Stated goal: Copy out the records word for word, starting at the line that contains "How far is (381,175)" and ending at the last line of the records.

Data supplied:
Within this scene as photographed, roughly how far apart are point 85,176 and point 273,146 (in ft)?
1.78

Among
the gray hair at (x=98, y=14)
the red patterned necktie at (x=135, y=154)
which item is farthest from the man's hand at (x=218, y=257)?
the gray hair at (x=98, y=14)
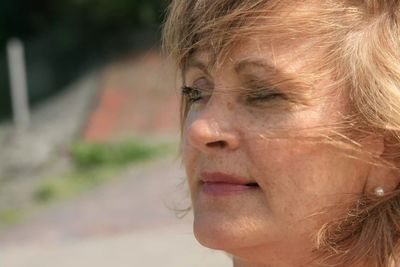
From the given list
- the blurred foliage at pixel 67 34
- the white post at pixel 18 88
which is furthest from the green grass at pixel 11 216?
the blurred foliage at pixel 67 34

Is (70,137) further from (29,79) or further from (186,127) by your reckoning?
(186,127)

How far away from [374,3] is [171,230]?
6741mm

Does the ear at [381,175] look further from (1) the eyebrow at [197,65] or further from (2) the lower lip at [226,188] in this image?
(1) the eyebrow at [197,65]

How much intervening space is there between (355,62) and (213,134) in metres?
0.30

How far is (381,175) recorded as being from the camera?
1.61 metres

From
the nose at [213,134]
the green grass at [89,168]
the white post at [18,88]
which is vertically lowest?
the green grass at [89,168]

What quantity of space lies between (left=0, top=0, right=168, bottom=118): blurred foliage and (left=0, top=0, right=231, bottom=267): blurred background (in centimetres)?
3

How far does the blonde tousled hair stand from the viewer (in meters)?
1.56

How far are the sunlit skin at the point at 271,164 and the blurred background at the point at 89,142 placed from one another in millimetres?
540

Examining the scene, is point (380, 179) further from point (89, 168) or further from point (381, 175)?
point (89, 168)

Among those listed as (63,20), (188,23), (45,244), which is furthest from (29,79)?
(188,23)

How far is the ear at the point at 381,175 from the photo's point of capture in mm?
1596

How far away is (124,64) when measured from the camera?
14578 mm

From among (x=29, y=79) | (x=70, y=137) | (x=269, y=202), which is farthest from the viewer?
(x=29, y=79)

Written solution:
How far is (381,175) recorded as being from the camera?
1.61 metres

From
the nose at [213,134]
the green grass at [89,168]
the white post at [18,88]
which is vertically lowest?
the green grass at [89,168]

What quantity of space lies between (left=0, top=0, right=168, bottom=118): blurred foliage and (left=0, top=0, right=231, bottom=267): blurred background (in centimetres)?
3

How far does the blonde tousled hair stand from the viewer (in meters)?
1.56

How far are the sunlit skin at the point at 271,164 and the blurred background at the point at 89,142 placed from one another in millimetres?
540

Examining the scene, is point (380, 179) further from point (89, 168) or further from point (381, 175)?
point (89, 168)

Among those listed as (63,20), (188,23), (45,244), which is furthest from (29,79)?
(188,23)

How far is the ear at the point at 381,175 from the photo's point of capture in mm?
1596

How far away is (124,64) when measured from the camera?
14578 mm

From among (x=29, y=79) | (x=70, y=137) | (x=269, y=202), which is farthest from the viewer?
(x=29, y=79)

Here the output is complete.